With RBG’s passing, President Donald Trump rushed to nominate the very conservative Amy Coney Barrett to fill the vacancy due to the proximity of the election. With a Republican majority in the Senate, she was confirmed without much difficulty, and even some Democrats showed little resistance to her confirmation. This made the Supreme Court a 6-3 conservative supermajority over liberals. The confirmation stands in direct contradiction to Republican refusal to even hold a hearing for President Obama’s Supreme Court nominee Merrick Garland in 2016, with the excuse that the election was too soon, and it should wait until the elections had finished. 

The fact that the people have zero direct say in who is appointed to one of the three branches of the government and it is instead up to self-contradicting corporate senators makes it clear that the mere existence of the Supreme Court is inherently undemocratic. With Barrett’s confirmation, many Americans now must worry about the very real potential loss of their reproductive rights, as well as the repeal of the Affordable Care Act, which has saved thousands of lives annually and has prevented people from having to choose between going bankrupt and getting medical treatment for severe injuries. People’s access to healthcare and reproductive rights may have rested on the sickening predicament of whether an 87 year old woman with cancer could stick it out until after the election.

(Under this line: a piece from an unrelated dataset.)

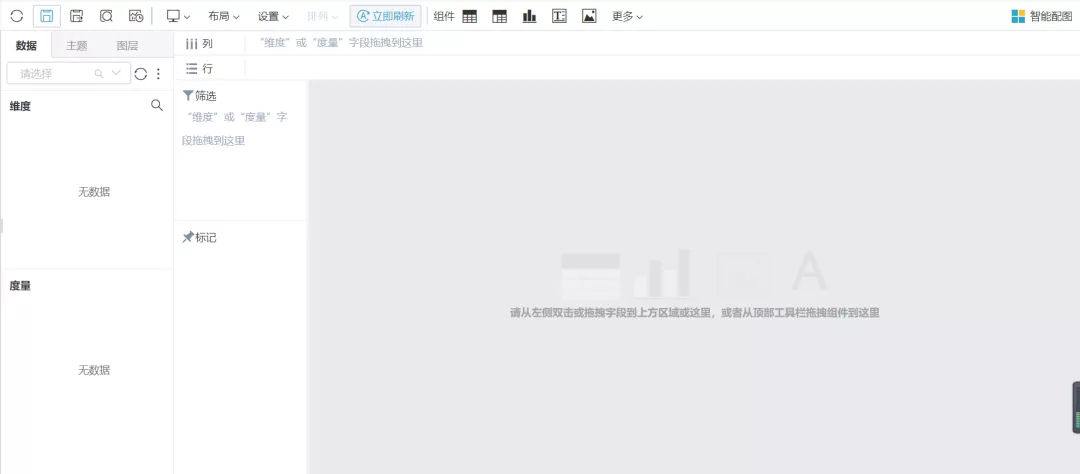 excel|Excel只能做表格?那是你不会用!10分钟做出高大上可视化图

President Trump has warned that the Supreme Court could also be used as a means to dispute Joe Biden’s victory in the election. As it turns out, there is historical precedent for the “apolitical” Supreme Court to intervene in the vote-counting process in order to sway the results of an election: The infamous Bush v. Gore case of 2000. With a small margin of victory in Florida, then-candidate George W. Bush went to the conservative majority Supreme Court to stop a recount of votes in Florida, which ultimately secured him the victory over Al Gore. This was a clearly political intervention by the supposedly apolitical Supreme Court, and ended up costing the lives of 200,000 Iraqi civilians that resulted from Bush’s subsequent invasion of Iraq in 2003. 

The Supreme Court is an archaic institution that has demonstrated time and time again that it has the potential to damage the rights of the American people without being accountable to them in any direct way. Even RBG, the most liberal of justices, sided against asylum-seekers and Native Americans trying to regain the rights to the land that was stolen from them by the U.S. While the potential is limited, the results of the recent election that declared Joe Biden the victor has the potential to be challenged by the 6-3 conservative supermajority should any of Trump’s lawsuits make it to the Supreme Court. The precedent set with the deeply political decision by the Court to halt the Florida recount in the 2000 election is a dangerous one in any case, further demonstrating that the Supreme Court has the potential to be deeply ideological despite claiming to be “impartial”. For the sake of human rights and lives both domestically and internationally, the Supreme Court should be abolished.